You will need to then convert the minute offset back into milliseconds and subtract this from the date.

/**
* Calculates the timezone offset of a particular time zone.
* @param {String} timeZone - a database time zone name
* @param {Date} date - a date for determining if DST is accounted for
* @return {Number} returns an offset in minutes
* @see https://stackoverflow.com/a/68593283/1762224
*/
const getTimeZoneOffset = (timeZone = 'UTC', date = new Date()) => {
  const utcDate = new Date(date.toLocaleString('en-US', { timeZone: 'UTC' }));
  const tzDate = new Date(date.toLocaleString('en-US', { timeZone }));
  return (tzDate.getTime() - utcDate.getTime()) / 6e4;
}

const defaultDateConfig = { year: 0, month: 0, date: 0 };
const defaultTimeConfig = { hours: 0, minutes: 0, seconds: 0 };

const convetToUTC = (dateConfig, timeConfig, timeZone) => {
  const { year, month, date } = { ...defaultDateConfig, ...dateConfig };
  const { hours, minutes, seconds } = { ...defaultTimeConfig, ...timeConfig };
  const d = new Date(Date.UTC(year, month - 1, date, hours, minutes, seconds));
  const offsetMs = getTimeZoneOffset(timeZone, d) * 6e4;
  return (d.getTime() - offsetMs) / 1e3;
};

// Main
const date = { year: 2021, month: 7, date: 30 };
const time = { hours: 16, minutes: 15 };

console.log(convetToUTC(date, time, 'America/New_York')); // 1627676100
console.log(convetToUTC(date, time, 'Europe/Moscow'));    // 1627650900

6
  • I think using 10**3 or even 1000 will make function simpler than using 1e3
    – achempion
    Commented Jul 30, 2021 at 15:46
  • @achempion 1e3 is actually the same as 1000, it is just scientific notation; whereas 10**3 is a power calculation.

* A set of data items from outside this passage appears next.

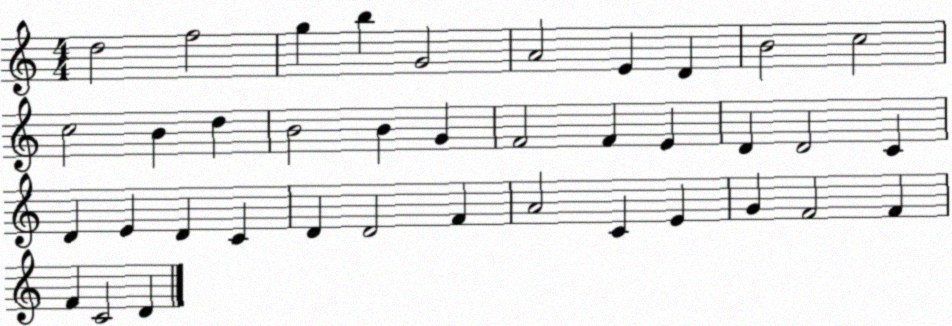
X:1
T:Untitled
M:4/4
L:1/4
K:C
d2 f2 g b G2 A2 E D B2 c2 c2 B d B2 B G F2 F E D D2 C D E D C D D2 F A2 C E G F2 F F C2 D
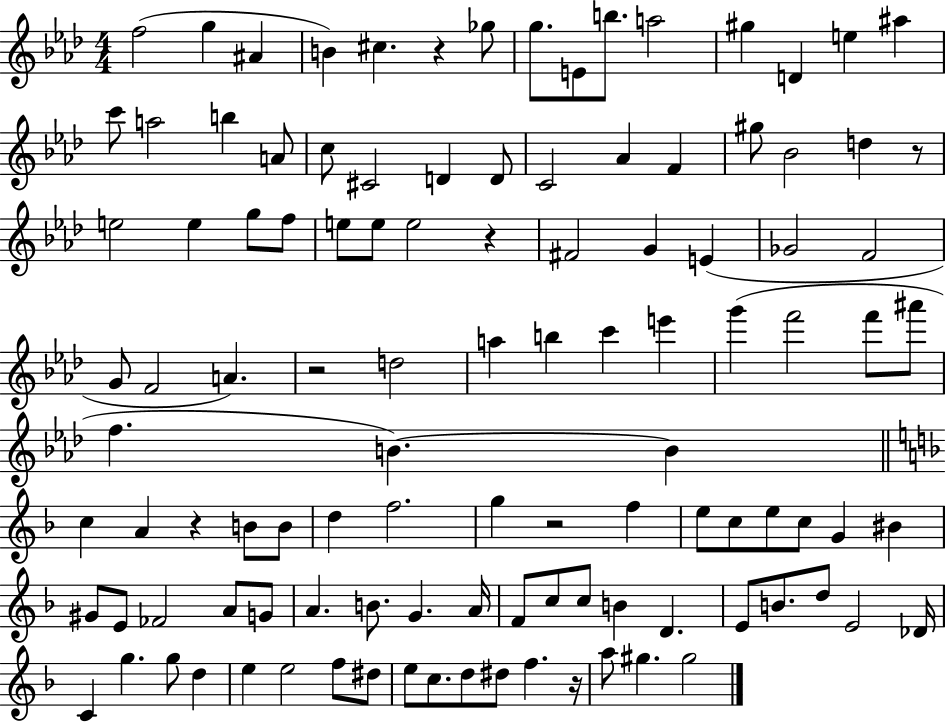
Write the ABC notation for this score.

X:1
T:Untitled
M:4/4
L:1/4
K:Ab
f2 g ^A B ^c z _g/2 g/2 E/2 b/2 a2 ^g D e ^a c'/2 a2 b A/2 c/2 ^C2 D D/2 C2 _A F ^g/2 _B2 d z/2 e2 e g/2 f/2 e/2 e/2 e2 z ^F2 G E _G2 F2 G/2 F2 A z2 d2 a b c' e' g' f'2 f'/2 ^a'/2 f B B c A z B/2 B/2 d f2 g z2 f e/2 c/2 e/2 c/2 G ^B ^G/2 E/2 _F2 A/2 G/2 A B/2 G A/4 F/2 c/2 c/2 B D E/2 B/2 d/2 E2 _D/4 C g g/2 d e e2 f/2 ^d/2 e/2 c/2 d/2 ^d/2 f z/4 a/2 ^g ^g2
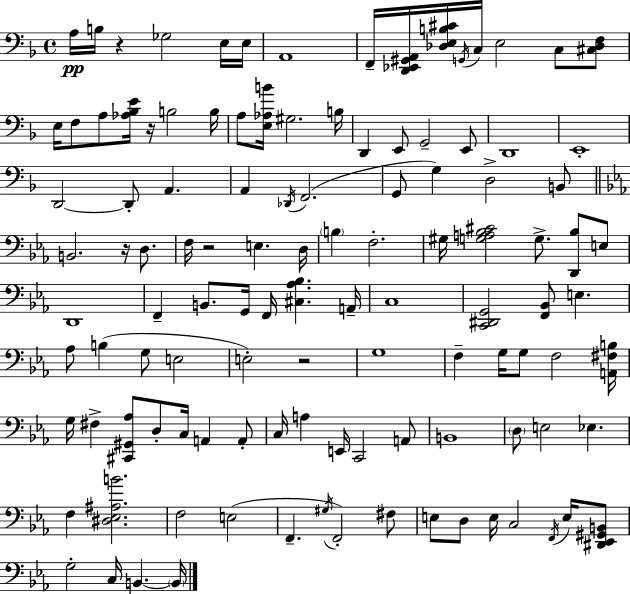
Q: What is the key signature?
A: D minor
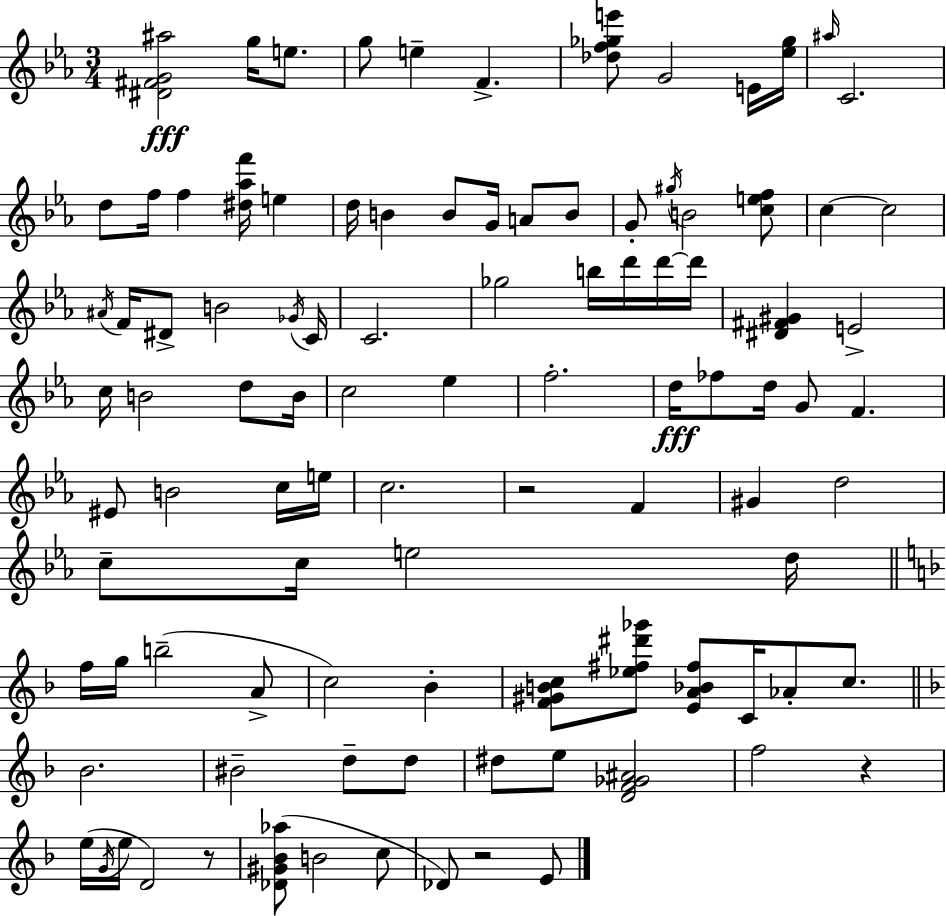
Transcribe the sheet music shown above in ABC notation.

X:1
T:Untitled
M:3/4
L:1/4
K:Eb
[^D^FG^a]2 g/4 e/2 g/2 e F [_df_ge']/2 G2 E/4 [_e_g]/4 ^a/4 C2 d/2 f/4 f [^d_af']/4 e d/4 B B/2 G/4 A/2 B/2 G/2 ^g/4 B2 [cef]/2 c c2 ^A/4 F/4 ^D/2 B2 _G/4 C/4 C2 _g2 b/4 d'/4 d'/4 d'/4 [^D^F^G] E2 c/4 B2 d/2 B/4 c2 _e f2 d/4 _f/2 d/4 G/2 F ^E/2 B2 c/4 e/4 c2 z2 F ^G d2 c/2 c/4 e2 d/4 f/4 g/4 b2 A/2 c2 _B [F^GBc]/2 [_e^f^d'_g']/2 [EA_B^f]/2 C/4 _A/2 c/2 _B2 ^B2 d/2 d/2 ^d/2 e/2 [DF_G^A]2 f2 z e/4 G/4 e/4 D2 z/2 [_D^G_B_a]/2 B2 c/2 _D/2 z2 E/2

The latter is effectively syntactic sugar for Math.pow(10, 3). Commented Jul 30, 2021 at 15:51
  • Actually there is not point of dividing on 6e4 in getTimeZoneOffset and then multiplying it back as you still keep seconds in offset because devision produces float number and you don't round it
    – achempion
    Commented Jul 30, 2021 at 16:03
  • @achempion The getTimeZoneOffset function is standalone from the logic within convetToUTC. If you look at MDN: Date.prototype.getTimezoneOffset(). It states that the result is in minutes. I am sticking with this as a rule of thumb. I updated my code to include some JS Doc for additional info. Commented Jul 30, 2021 at 16:05
  • I agree that you're following the right approach here and that we should return minutes in getTimeZoneOffset function. The issue is that it returns values like this 1627661700.24, where ".24" part at the end meant that it still has seconds part present in here. By "It states that the result is in minutes." I think you meant whole minutes but your function can return 1min 30m seconds as an example.
    – achempion
    Commented Jul 30, 2021 at 18:54
-1
const dateWithTimeZone = (timeZone, year, month, day, hour, minute, second) => {
  let date = new Date(Date.UTC(year, month, day, hour, minute, second));

  let utcDate = new Date(date.toLocaleString('en-US', { timeZone: "UTC" }));
  let tzDate = new Date(date.toLocaleString('en-US', { timeZone: timeZone }));
  let offset = utcDate.getTime() - tzDate.getTime();

  date.setTime( date.getTime() + offset );

  return date;
};

dateWithTimeZone("America/New_York", 2021, 7 - 1, 30, 16, 15, 0).getTime() / 1000)
// => 1627676100

dateWithTimeZone("Europe/Moscow", 2021, 7 - 1, 30, 16, 15, 0).getTime() / 1000)
// => 1627650900

7 - 1 used to illustrate that function accepts month's index, not month's number

1
  • Test with 3:30 am Sun 7 Nov 2021 for New York, then take the result and create a timestamp for New York: new Date(value*1e3).toLocaleString('default',{timeZone:'America/New_York'}). It will be out by an hour.